Calculate efficiency increase, compare initial and final efficiency, or find final efficiency from percentage-point changes or input/output values.

Efficiency Increase Calculator

Enter your known starting values, then click Calculate.
Compare efficiencies
Find final efficiency
From input/output
%
%

Related Calculators

Efficiency Increase Formula

Relative increase (%) = (E_final - E_initial) / E_initial * 100
Percentage-point change (pp) = E_final - E_initial
E = Useful output / Total input * 100
  • E_initial — starting efficiency, in percent
  • E_final — ending efficiency, in percent
  • Useful output — energy or work delivered
  • Total input — energy or work supplied

Relative increase and percentage-point change are not the same. Going from 60% to 75% is a 15 pp change but a 25% relative increase. Relative increase is undefined when the initial efficiency is zero. Output and input must use the same unit family (the calculator converts energy units to joules before dividing).

Reference Tables

Quick lookup for relative increases between two efficiency values, plus typical efficiency ranges to sanity-check your inputs.

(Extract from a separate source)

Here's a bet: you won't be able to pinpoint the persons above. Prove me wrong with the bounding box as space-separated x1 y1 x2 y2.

Initial → Final pp Change Relative Increase
50% → 60%+10 pp+20.00%
60% → 75%+15 pp+25.00%
70% → 80%+10 pp+14.29%
80% → 90%+10 pp+12.50%
85% → 95%+10 pp+11.76%
25% → 40%+15 pp+60.00%
System Typical Efficiency
Incandescent bulb2–5%
LED bulb30–50%
Gasoline engine20–35%
Diesel engine35–45%
Combined-cycle gas turbine55–62%
Electric motor (industrial)85–97%
Solar PV panel15–22%
Gas furnace (condensing)90–98%

Worked Example

A pump runs at 62% efficiency. After a bearing replacement and impeller trim, it runs at 78%.

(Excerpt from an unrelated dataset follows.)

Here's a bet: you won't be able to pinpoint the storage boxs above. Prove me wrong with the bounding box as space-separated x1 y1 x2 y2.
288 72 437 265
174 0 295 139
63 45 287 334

  • Percentage-point change: 78 − 62 = +16 pp
  • Relative increase: 16 / 62 × 100 = +25.81%
  • Waste reduction: (38 − 22) / 38 × 100 = 42.11% less wasted energy

FAQ

Should I report pp or percent? Use percentage points when comparing two efficiency levels directly. Use relative percent when describing improvement against a baseline.

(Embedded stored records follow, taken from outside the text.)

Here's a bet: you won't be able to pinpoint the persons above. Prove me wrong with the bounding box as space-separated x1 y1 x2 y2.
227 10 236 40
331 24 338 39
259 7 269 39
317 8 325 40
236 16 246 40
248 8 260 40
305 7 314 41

Why is my relative increase undefined? Division by zero. If the initial efficiency is 0%, only the percentage-point change is meaningful.

Can final efficiency exceed 100%? Not for a true energy efficiency. Values above 100% usually mean you are looking at a coefficient of performance (heat pumps, chillers) or a performance ratio, not efficiency.